■ **EXERCISE REQUIREMENTS**:
(a) Answer these questions from the NICE documentation below:
(i) Who introduced NICE, and in what year?
(ii) What must hold for `x_nn` to count as correctly predicted?
(iii) In the first iteration, how many new instances are created if `x_nn` differs from `x_interest` in `d` features?
(b) Say whether each statement agrees with the NICE documentation below, and quote the words that decide it:
(i) The original NICE method can be applied to regression tasks.
(ii) A warning is returned when no `x_nn` satisfies the constraint.
(iii) Reward values for the created instances are computed with the chosen reward function.
* Begin SUPPLIED TEXT *
R/NICERegr.R
In counterfactuals: Counterfactual Explanations

#' NICE (Nearest Instance Counterfactual Explanations) for Regression Tasks
#'
#' @description NICE (Brughmans and Martens 2021) searches for counterfactuals by iteratively replacing feature values
#' of `x_interest` with the corresponding value of its most similar (optionally correctly predicted) instance `x_nn`.
#' While the original method is only applicable to classification tasks (see \link{NICEClassif}), this implementation extend it to regression tasks.
#'
#' @details
#' NICE starts the counterfactual search for `x_interest` by finding its most similar (optionally) correctly predicted
#' neighbor `x_nn` with(in) the desired prediction (range). Correctly predicted means that the prediction of `x_nn` is less 
#' than a user-specified `margin_correct` away from the true outcome of `x_nn`.
#' This is designed to mimic the search for `x_nn` for regression tasks.
#' If no `x_nn` satisfies this constraint, a warning is returned that no counterfactual could be found. 
#' \cr
#' In the first iteration, NICE creates new instances by replacing a different feature value of `x_interest` with the corresponding
#' value of `x_nn` in each new instance. Thus, if `x_nn` differs from `x_interest` in `d` features, `d` new instances are created. \cr
#' Then, the reward values for the created instances are computed with the chosen reward function.
* End SUPPLIED TEXT *
* Begin RAW RECORDS *
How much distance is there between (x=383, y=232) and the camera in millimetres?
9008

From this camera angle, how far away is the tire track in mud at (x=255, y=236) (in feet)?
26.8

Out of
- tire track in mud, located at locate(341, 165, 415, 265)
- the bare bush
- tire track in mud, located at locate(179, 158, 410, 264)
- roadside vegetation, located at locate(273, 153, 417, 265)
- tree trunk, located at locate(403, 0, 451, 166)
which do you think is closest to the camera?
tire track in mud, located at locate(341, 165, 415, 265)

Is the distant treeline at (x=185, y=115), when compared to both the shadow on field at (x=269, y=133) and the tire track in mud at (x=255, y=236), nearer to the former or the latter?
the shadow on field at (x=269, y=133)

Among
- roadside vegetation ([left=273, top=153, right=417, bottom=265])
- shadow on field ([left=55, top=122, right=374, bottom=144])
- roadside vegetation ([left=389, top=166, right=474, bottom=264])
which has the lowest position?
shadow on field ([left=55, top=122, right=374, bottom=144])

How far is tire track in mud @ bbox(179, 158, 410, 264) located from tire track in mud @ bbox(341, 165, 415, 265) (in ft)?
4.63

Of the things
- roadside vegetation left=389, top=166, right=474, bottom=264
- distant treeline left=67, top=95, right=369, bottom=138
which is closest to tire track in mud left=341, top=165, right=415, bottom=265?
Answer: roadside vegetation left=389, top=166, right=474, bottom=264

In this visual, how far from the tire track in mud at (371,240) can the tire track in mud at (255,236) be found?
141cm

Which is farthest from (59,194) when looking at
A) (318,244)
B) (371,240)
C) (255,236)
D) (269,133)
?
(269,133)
* End RAW RECORDS *
■ **WORKED SOLUTIONS**:
(a)
(i) Brughmans and Martens, in 2021.
(ii) Its prediction must be less than a user-specified `margin_correct` away from its true outcome.
(iii) `d` new instances.

(b)
(i) No: "While the original method is only applicable to classification tasks"
(ii) Yes: "If no `x_nn` satisfies this constraint, a warning is returned that no counterfactual could be found."
(iii) Yes: "Then, the reward values for the created instances are computed with the chosen reward function."